What you need to do → Across the records that follow, count each line holding "name", and write only the total.

Supplied records →

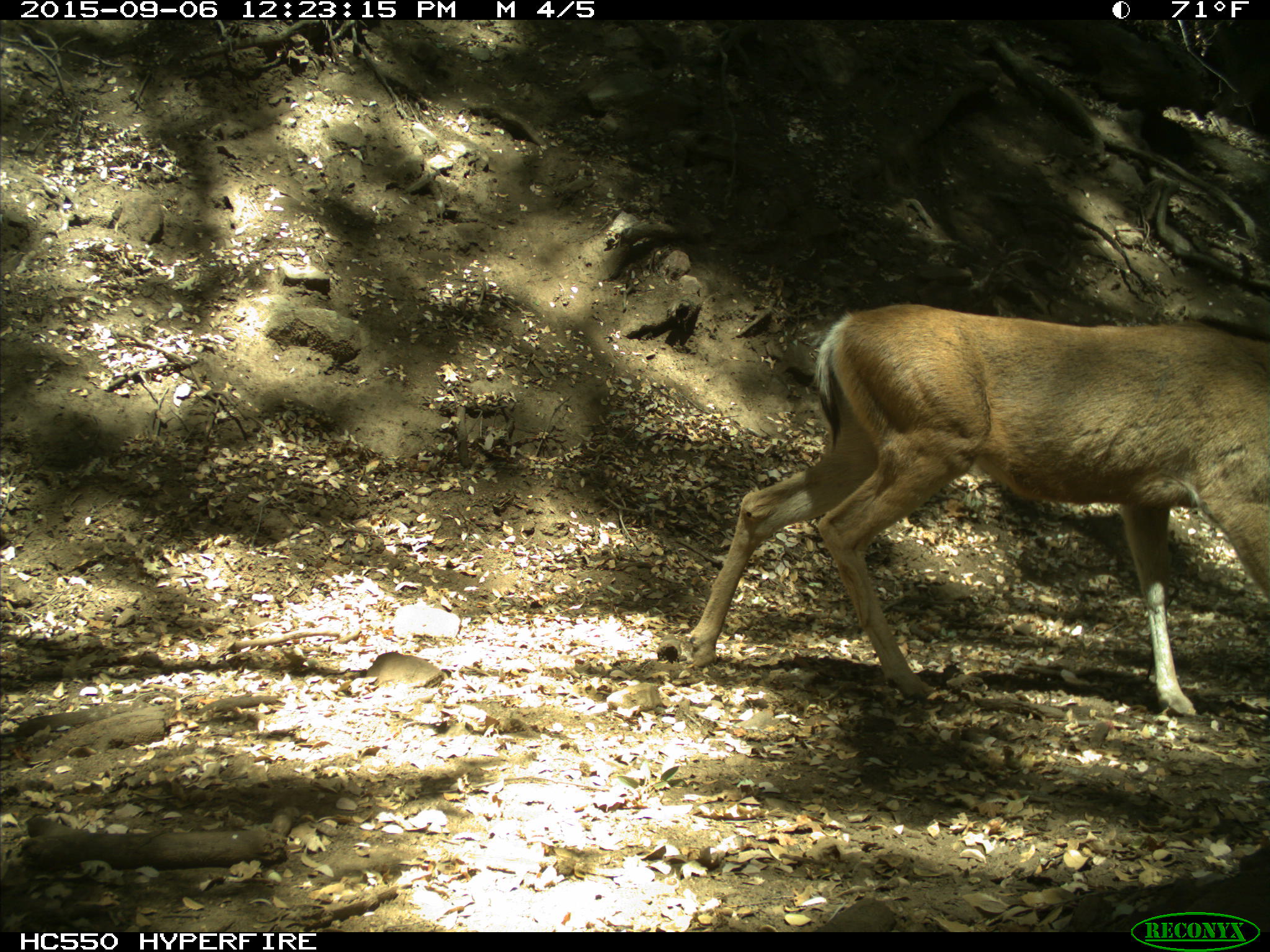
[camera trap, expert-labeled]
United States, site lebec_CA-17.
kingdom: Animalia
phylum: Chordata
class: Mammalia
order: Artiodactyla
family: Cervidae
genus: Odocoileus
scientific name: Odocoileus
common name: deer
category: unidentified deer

==

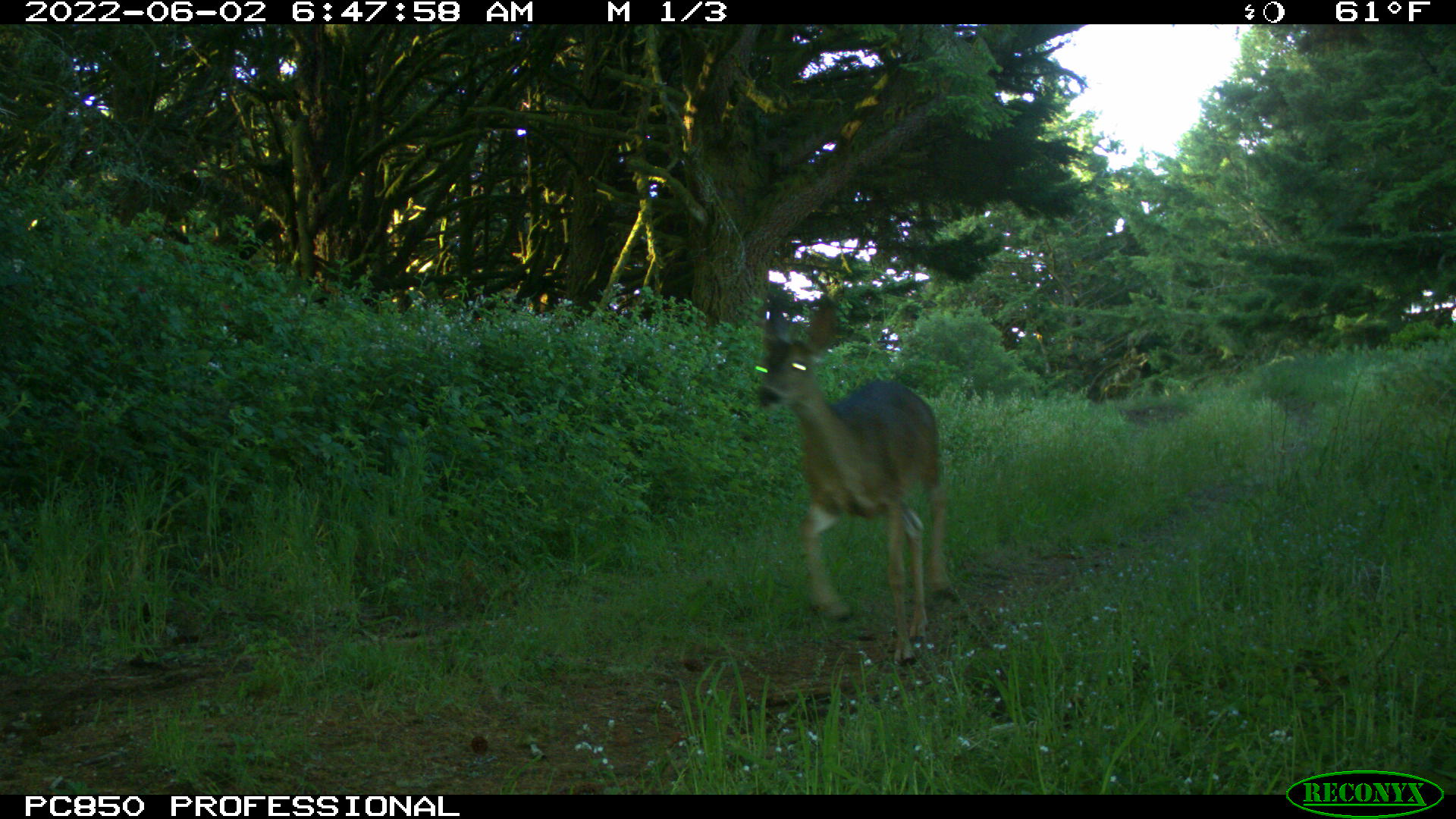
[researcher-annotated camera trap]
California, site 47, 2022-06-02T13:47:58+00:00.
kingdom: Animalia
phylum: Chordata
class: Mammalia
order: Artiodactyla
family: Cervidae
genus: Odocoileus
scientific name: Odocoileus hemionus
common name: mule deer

Response below → 4